Of course, since there isn't just one set of software and equipment in use, there's not likely going to be a one-size-fits-all solution. But one of the things they hit on a few years ago was taking much of the equipment off line; or, rather, making it part of a separate network, possibly with dedicated connections, that can only be hacked by means of physically digging up the wire and patching into it or by putting a transmitter/receiver in the path of the narrow-beam microwave data transmission.
Which, of course, brings to mind an article I read about two years ago now when a Russian consulate in the NW was shut down: The article predated the shutdown by months and asked why, exactly, it was known that so many Russians with connections to that consulate (the one in SF?) had been observed standing or frequently visiting certain locations throughout the west--locations which, when checked, turned out to be where secure data transmission lines were, the location of data junctions, places where there were high-tension cables or pipelines carrying essential materials. In the desert, at the beach where data cables came onshore, wherever the infrastructure sites were. Were they there just to say, "See? We know where they are?" To say, "Gotta wonder why we're here so much--worried yet?" Or were they actually engaged in something beyond that surface level of spy craft. I mean, if the press knew and had pictures, you'd assume that the US government had some clue. Or maybe the US government didn't have a clue and that was the point--checking to see if the Cracker-Jacks decoder ring had finally arrived in the NSA or FBI's mailbox to help them improve on playing Junior Birdman. (Okay, too many 1930s references in that. Back on topic, Igel!)

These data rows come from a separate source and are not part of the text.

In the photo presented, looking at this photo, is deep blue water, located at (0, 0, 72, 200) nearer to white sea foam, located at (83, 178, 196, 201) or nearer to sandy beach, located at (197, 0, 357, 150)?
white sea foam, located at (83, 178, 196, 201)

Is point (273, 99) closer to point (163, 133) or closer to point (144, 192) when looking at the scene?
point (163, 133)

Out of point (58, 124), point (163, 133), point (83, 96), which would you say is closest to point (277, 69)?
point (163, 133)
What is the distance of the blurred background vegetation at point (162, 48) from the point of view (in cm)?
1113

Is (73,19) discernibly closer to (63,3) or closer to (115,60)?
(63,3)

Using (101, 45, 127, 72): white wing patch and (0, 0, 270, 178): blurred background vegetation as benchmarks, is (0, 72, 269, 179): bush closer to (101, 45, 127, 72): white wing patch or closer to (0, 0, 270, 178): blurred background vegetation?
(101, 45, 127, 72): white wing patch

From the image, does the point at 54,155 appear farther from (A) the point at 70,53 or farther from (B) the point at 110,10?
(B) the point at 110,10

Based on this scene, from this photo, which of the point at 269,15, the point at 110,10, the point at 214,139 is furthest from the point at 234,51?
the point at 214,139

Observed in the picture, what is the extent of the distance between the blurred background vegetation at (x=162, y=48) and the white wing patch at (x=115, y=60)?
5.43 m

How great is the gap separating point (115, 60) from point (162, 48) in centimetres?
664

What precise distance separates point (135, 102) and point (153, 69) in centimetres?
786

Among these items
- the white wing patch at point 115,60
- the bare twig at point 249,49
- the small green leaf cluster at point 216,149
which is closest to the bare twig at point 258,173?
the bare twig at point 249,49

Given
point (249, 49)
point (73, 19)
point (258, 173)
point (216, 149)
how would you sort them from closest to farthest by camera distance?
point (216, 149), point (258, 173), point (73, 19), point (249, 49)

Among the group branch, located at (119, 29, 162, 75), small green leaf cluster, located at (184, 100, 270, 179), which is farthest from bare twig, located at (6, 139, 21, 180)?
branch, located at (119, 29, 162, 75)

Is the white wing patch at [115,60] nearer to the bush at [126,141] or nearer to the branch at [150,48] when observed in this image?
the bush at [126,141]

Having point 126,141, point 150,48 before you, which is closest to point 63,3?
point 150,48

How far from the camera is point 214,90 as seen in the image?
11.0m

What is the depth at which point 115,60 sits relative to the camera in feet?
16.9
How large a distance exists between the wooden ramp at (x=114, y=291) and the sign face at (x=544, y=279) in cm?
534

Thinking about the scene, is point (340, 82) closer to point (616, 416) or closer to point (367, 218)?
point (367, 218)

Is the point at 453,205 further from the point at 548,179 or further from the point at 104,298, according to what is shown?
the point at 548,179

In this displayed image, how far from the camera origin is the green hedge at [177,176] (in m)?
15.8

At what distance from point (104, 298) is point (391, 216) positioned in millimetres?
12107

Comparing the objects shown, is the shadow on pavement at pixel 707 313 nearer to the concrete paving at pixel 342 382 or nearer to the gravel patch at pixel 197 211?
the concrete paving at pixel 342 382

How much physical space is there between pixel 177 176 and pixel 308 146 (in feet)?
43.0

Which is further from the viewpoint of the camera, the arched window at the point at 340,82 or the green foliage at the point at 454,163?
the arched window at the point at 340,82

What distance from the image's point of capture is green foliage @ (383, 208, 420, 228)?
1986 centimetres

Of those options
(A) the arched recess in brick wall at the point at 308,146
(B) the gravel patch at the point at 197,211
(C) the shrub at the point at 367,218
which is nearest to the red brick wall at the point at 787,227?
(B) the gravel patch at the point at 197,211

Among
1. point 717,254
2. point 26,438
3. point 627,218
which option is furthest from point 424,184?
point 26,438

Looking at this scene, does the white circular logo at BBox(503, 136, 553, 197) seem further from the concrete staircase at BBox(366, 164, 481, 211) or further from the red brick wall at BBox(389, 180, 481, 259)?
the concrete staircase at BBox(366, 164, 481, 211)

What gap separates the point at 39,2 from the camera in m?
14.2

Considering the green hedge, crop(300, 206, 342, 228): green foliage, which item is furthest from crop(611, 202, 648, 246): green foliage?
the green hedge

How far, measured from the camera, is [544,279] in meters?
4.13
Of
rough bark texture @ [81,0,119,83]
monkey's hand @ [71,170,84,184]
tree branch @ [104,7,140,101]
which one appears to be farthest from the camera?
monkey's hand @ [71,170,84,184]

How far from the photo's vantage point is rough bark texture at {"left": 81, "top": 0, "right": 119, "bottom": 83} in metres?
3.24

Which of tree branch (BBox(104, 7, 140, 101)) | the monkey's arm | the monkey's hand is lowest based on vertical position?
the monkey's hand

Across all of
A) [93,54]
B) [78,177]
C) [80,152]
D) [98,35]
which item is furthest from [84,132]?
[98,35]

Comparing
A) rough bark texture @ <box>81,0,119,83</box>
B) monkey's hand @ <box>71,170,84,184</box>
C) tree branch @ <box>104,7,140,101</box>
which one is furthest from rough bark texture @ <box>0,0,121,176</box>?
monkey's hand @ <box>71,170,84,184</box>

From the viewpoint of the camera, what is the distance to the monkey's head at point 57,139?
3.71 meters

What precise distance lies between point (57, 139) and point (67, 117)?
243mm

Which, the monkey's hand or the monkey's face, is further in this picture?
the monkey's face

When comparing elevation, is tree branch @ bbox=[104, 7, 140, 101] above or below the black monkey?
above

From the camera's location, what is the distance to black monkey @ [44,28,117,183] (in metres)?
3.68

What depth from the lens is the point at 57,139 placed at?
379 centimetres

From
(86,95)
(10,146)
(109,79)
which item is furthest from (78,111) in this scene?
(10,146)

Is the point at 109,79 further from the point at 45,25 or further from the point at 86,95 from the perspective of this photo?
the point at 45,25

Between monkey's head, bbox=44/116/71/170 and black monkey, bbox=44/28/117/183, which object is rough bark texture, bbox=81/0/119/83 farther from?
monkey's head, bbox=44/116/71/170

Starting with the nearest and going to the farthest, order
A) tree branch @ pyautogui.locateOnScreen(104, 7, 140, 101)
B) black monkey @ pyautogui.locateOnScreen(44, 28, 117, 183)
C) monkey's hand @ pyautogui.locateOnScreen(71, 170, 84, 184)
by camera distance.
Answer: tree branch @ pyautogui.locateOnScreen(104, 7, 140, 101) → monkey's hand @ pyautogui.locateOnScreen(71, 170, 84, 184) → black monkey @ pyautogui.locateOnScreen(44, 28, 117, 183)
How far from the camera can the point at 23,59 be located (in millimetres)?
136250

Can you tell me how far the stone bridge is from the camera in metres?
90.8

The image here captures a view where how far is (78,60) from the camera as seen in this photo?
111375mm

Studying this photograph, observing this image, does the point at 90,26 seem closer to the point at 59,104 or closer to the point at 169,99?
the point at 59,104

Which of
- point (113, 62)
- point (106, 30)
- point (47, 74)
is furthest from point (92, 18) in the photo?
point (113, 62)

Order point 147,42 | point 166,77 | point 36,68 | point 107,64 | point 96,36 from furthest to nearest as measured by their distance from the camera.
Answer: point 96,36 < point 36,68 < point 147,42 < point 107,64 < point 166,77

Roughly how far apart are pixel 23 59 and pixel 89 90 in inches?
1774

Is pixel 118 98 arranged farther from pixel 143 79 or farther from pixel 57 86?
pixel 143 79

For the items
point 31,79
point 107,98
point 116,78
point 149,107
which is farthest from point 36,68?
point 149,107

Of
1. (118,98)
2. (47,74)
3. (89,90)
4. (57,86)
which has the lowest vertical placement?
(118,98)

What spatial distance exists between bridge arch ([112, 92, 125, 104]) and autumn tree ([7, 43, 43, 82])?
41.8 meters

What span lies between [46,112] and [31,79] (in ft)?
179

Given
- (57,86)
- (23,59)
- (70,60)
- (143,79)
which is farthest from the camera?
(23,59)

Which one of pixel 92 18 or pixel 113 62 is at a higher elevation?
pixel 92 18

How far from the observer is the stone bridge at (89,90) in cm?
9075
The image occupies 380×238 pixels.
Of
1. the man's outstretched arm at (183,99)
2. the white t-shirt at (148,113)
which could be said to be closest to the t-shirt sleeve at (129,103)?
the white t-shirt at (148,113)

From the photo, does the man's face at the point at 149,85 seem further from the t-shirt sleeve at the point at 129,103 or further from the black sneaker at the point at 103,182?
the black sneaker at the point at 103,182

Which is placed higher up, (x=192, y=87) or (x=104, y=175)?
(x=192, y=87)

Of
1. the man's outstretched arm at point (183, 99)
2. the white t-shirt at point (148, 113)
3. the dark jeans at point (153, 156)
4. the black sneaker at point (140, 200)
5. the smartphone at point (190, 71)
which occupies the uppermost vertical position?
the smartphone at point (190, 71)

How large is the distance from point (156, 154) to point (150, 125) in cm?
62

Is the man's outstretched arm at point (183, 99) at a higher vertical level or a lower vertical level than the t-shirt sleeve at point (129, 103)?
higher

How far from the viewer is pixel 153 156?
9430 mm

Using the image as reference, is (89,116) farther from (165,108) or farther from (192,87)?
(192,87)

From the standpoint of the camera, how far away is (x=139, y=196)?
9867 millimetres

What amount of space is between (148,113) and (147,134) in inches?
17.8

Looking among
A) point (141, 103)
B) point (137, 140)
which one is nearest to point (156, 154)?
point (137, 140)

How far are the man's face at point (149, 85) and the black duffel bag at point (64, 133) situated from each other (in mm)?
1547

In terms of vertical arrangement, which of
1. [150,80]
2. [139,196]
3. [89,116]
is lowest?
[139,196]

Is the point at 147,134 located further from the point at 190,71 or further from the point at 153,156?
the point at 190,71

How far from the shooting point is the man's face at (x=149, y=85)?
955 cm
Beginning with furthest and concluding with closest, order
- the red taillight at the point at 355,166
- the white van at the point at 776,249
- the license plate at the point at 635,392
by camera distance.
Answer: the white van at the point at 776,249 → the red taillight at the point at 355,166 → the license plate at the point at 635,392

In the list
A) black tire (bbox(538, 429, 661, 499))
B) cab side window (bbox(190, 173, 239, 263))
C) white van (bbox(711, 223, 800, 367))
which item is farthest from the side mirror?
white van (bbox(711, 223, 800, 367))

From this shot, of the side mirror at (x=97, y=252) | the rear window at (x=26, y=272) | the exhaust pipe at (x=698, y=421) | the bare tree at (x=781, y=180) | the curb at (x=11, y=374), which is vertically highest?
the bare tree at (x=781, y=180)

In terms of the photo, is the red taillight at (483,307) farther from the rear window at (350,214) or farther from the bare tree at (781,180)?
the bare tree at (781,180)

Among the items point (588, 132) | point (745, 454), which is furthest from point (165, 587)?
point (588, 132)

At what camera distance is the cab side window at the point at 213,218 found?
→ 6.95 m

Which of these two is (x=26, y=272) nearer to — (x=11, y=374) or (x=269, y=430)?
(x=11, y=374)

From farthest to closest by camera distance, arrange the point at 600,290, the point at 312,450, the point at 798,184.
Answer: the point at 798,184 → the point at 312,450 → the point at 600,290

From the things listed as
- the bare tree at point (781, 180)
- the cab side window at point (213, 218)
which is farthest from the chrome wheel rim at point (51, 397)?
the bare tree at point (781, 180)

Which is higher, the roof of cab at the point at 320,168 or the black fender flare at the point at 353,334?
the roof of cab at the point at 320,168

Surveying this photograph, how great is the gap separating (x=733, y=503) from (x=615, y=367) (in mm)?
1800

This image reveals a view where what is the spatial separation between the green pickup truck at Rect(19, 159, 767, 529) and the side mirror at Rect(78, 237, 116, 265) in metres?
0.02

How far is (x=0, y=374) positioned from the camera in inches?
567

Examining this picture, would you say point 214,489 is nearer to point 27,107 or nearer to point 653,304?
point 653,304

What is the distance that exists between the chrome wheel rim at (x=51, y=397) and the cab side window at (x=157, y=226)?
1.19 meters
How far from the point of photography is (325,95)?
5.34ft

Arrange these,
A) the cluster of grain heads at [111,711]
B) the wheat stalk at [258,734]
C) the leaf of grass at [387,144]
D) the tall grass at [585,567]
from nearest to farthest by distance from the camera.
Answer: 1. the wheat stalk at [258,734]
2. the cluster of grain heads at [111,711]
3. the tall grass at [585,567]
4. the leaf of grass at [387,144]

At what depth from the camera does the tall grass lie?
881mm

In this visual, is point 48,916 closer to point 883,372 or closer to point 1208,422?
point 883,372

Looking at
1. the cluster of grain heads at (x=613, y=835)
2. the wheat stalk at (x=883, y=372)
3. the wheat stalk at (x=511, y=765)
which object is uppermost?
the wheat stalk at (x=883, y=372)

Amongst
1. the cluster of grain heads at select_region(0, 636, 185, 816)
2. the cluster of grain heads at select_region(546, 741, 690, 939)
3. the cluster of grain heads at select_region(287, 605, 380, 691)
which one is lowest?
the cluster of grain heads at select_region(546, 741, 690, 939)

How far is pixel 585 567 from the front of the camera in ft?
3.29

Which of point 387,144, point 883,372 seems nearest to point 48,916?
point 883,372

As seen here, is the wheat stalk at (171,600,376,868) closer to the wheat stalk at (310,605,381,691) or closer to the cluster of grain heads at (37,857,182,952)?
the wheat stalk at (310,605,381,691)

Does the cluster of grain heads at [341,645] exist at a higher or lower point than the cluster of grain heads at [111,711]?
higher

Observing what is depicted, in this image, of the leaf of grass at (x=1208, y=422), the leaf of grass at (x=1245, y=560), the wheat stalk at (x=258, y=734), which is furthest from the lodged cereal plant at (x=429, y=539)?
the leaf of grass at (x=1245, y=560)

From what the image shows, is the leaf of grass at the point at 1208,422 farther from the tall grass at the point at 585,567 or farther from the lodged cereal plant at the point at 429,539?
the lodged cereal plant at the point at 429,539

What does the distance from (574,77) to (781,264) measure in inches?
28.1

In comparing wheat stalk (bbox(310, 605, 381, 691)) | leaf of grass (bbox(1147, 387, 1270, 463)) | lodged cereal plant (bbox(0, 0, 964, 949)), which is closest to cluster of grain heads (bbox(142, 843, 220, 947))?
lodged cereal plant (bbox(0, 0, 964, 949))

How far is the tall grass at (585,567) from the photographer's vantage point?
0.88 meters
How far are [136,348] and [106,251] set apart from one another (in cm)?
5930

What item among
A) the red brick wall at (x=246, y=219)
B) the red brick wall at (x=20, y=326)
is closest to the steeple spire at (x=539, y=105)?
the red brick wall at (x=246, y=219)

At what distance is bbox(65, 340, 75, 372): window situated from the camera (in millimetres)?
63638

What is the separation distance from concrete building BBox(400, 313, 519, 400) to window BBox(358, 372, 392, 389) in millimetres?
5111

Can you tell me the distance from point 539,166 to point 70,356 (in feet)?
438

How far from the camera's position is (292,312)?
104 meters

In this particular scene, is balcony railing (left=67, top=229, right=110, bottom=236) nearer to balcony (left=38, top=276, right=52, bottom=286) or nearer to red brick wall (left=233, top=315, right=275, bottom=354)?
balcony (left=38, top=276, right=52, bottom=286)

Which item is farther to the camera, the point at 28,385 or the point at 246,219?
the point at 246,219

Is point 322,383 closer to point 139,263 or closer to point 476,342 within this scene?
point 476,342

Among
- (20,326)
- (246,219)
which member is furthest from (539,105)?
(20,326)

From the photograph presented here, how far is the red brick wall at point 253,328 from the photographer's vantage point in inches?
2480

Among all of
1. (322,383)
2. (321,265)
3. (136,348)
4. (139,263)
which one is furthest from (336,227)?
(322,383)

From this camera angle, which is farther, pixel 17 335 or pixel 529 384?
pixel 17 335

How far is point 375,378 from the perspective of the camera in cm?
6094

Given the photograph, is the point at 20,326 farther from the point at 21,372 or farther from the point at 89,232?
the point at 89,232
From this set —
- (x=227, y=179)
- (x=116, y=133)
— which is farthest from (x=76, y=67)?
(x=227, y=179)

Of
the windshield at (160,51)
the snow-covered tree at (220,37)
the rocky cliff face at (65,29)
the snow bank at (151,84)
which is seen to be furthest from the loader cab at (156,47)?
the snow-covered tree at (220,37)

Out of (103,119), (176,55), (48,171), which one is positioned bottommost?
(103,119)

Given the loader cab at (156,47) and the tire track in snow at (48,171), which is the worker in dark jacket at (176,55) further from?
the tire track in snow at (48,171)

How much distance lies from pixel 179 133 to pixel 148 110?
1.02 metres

Various people on government committees that look after these things say that more needs to be done--but frame that as, "They're always evolving new strategies, we're always changing our interfaces and technologies, so you can never be done." Which is true, but it's sort of a mindless criticism when talking about an open-ended task. Like asking the Superbowl teams on game day if they think they trained enough. Idiots answer "yes," which doesn't actually mean "enough" but subs for "we trained all we could or were about to, so stop trying to make us doubt ourselves."
Some of those people who spoke to reporters are on committees that are interfaced with organizations much of whose work is classified. At that point, you don't want them or Trump to be saying what's being done--if the GRU knows about it, meh. If they don't, why tell them? And if you say the wrong thing, you may point them to where work isn't being done, sort of a big red flashing arrow saying, "Hack here!" That was true in 2015 as in 2017.